Incursionó en la poesía, el ensayo, el teatro, la narrativa breve. Docente en la Universidad Nacional de Formosa, ganó el Premio Emecé con su novela Teoría del desamparo. Entre sus obras figuran: La hoguera inefable, Asombros y condenas, Fabulaciones, La vida te cambia loplanes.
Treinta horas de agonía en la nieve:    Asencio, Abeijón
     El día desapareció sin que en algún momento hubiera decrecido la intensidad de la nevada, que ya tenía una altura de casi cincuenta centímetros y con la noche arreció el tormento. Caminaba con pasos espaciados para reservar en lo posible fuerzas en el caso de que parara la nevazón o llegara el nuevo día. Tal vez serían las cinco de la mañana, cuando la nevazón comenzó a disminuir y poco después cesó totalmente, apareciendo algunas estrellas. Ello lo animó a seguir su tremenda lucha contra el frío, el hambre y el sueño que lo martirizaban, porque en cuanto amaneciera podría orientarse con seguridad. No era fácil resistir hasta la llegada del día, porque su resistencia ya estaba al límite. Conforme el cielo aclaraba, iba en aumento el frío y comenzó a helar y a soplar una leve brisa del Sur. Al fin comenzó a aclarar. La luz del día trajo un mayor sufrimiento por el frío. Sus ropas comenzaron a endurecerse por la escarcha, pegándose a su cuerpo.
     Sus botas, aunque de buena calidad, ya estaban quemadas por la nieve… En lontananza alcanzó a ver dos jinetes arreando caballos… Seguramente andaban en su busca y aunque sabía que a esta distancia no podrían verlo, agitó los brazos haciendo señas con la boina, pero los jinetes se perdieron de vista pronto, en una dirección que lo alejaba de ellos.
     Su andar se fue tornando casi maquinal y cuando llegaba a algún lugar donde la altura de la nieve era mayor, caía al suelo y cada vez le era más difícil incorporarse. Sólo su extraordinaria fuerza de voluntad lo mantenía en lucha. El sol salió brillante y muy frío y su reflejo en la nieve comenzó a molestarle la vista dolorosamente.
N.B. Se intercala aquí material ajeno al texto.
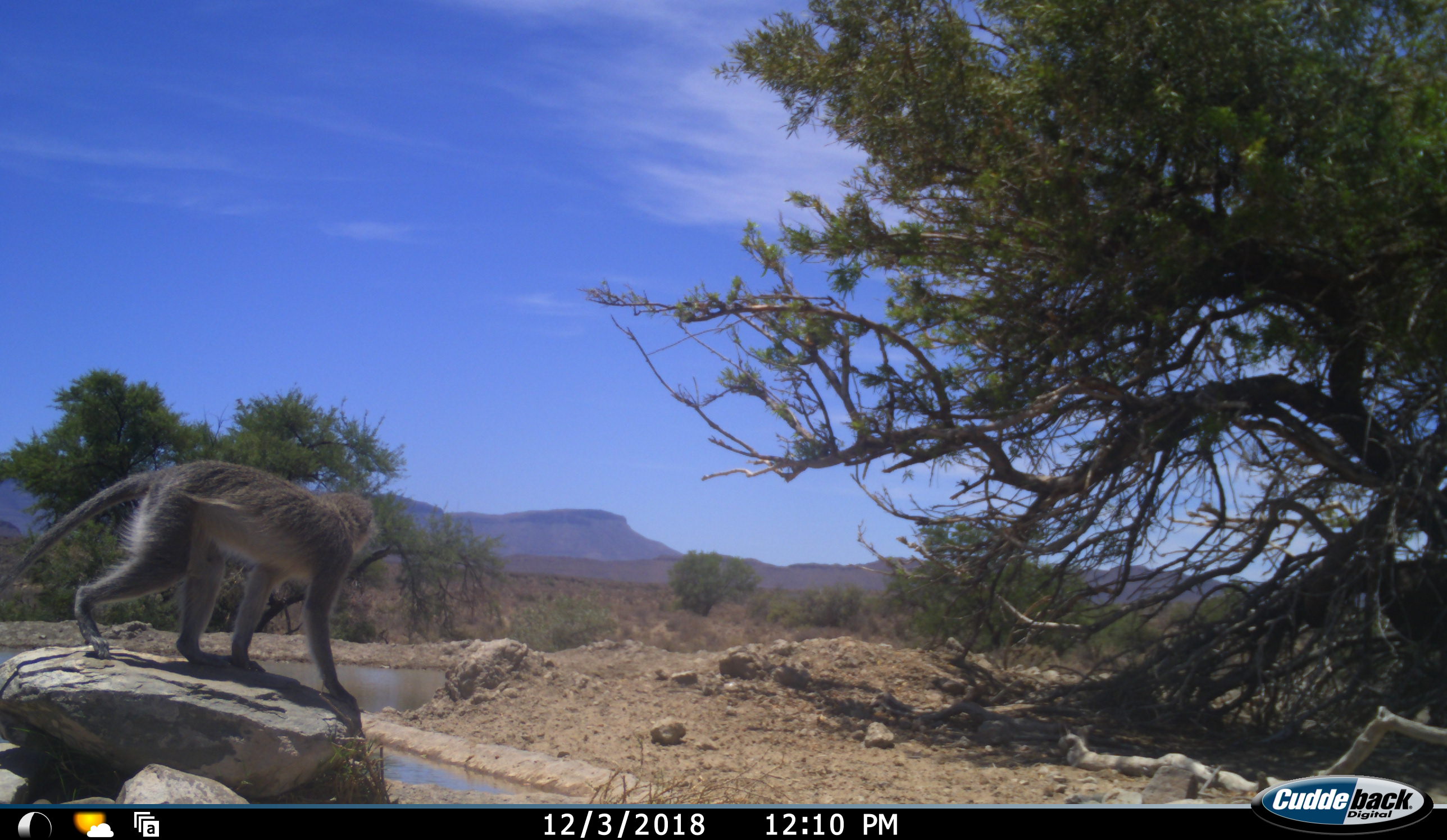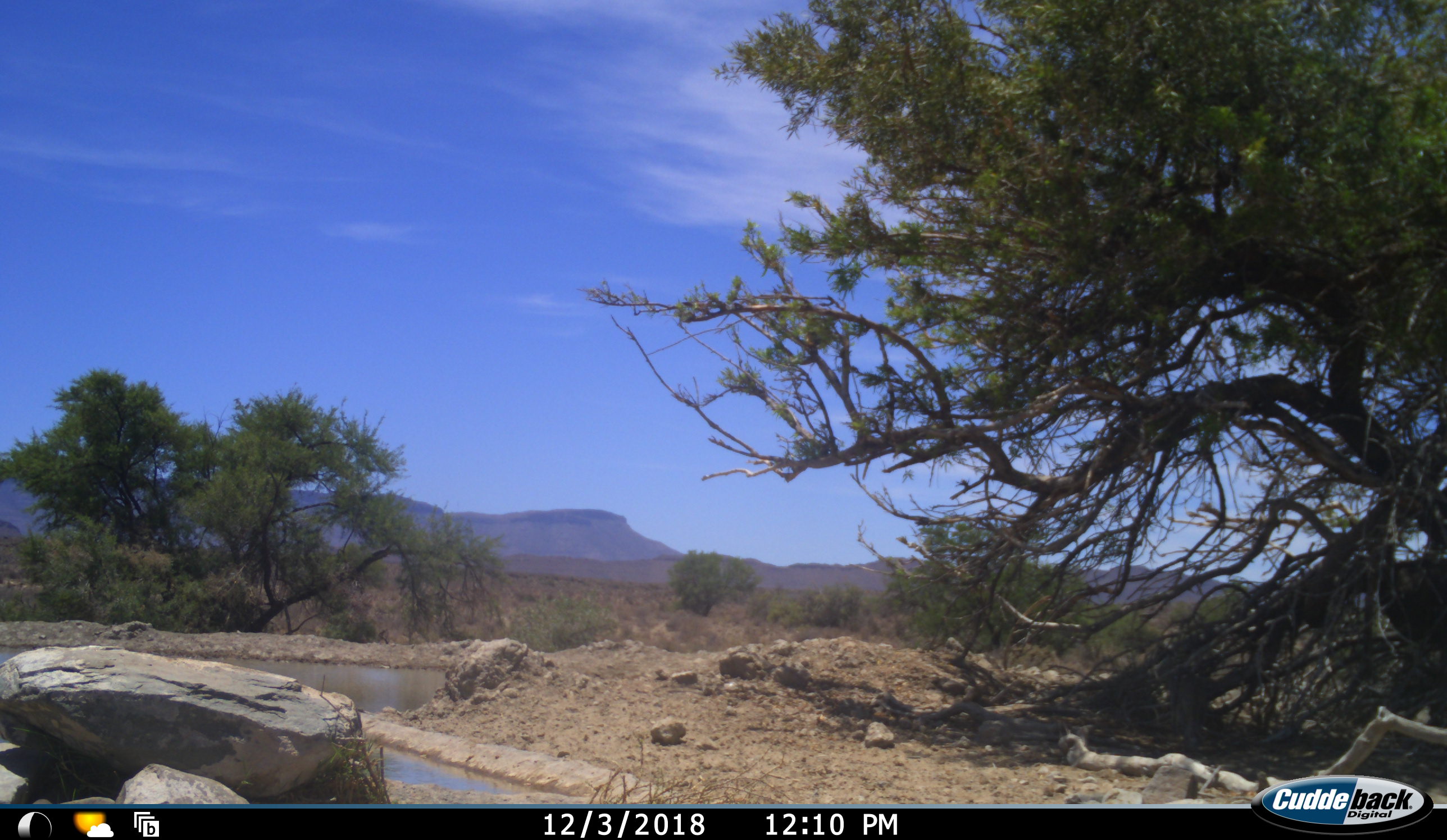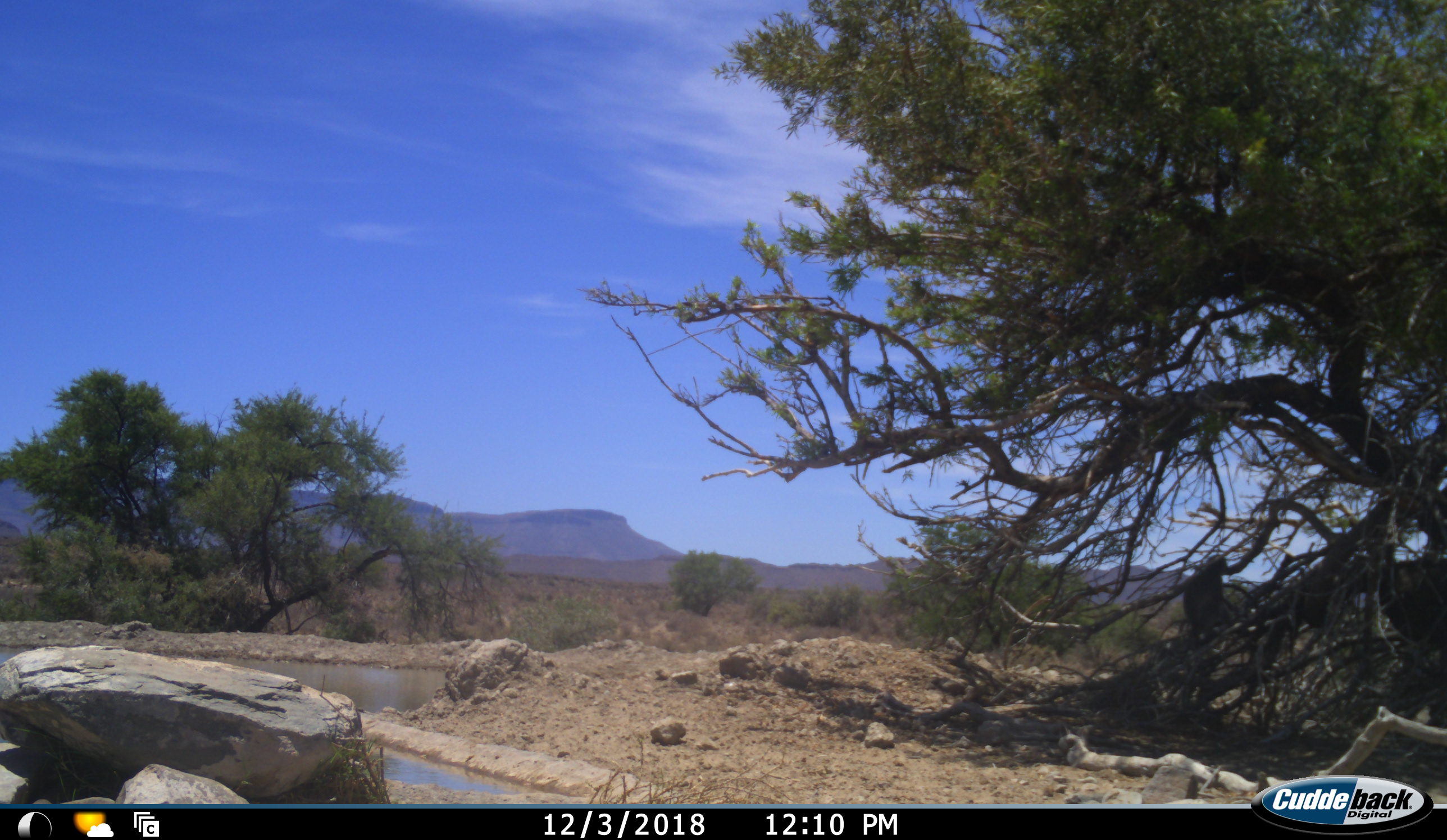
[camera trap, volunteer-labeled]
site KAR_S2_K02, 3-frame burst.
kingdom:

    Conoció el lugar donde se hallaba, notando que en su marchar extraviado se había alejado más de siete leguas de su casa, y se dio cuenta de que, a no mucha distancia, había un profundo cañadón en el que estaban establecidos con ganadería dos argentinos. Con paso exhausto cambió de rumbo en esa dirección. En un recorrido menor de trescientos metros se cayó tres veces, y en la última apenas logró levantarse. De pronto, casi sin esperarlo, se halló en el filo de la loma que formaba el cañadón y casi de inmediato, vio el puesto, de cuya chimenea salía humo. En su alegría trató de apresurar la marcha cuesta abajo en la pendiente y cuando quiso darse cuenta se había metido hasta la cintura en un baldón de nieve formado al reparo de una gran mata de molle. Se desplomó de nuevo y, pese al gran esfuerzo realizado, no pudo volver a incorporarse. Lo invadió una inmensa amargura al pensar que tendría que morir con el auxilio a la vista. Su garganta estaba enronquecida y desde el puesto nunca podrían oírlo y menos verlo, porque la mata de molle lo impedía, aunque él, por entre los intersticios de las ramas cargadas de nieve, veía perfectamente el puesto a menos de dos kilómetros de distancia. Un pensamiento providencial lo animó. ¡Los perros! Ellos podrían oírlo pese a la debilidad de su garganta y, con sus ladridos, avisarían a sus dueños. Quiso silbar, pero sus ateridos labios se lo impidieron.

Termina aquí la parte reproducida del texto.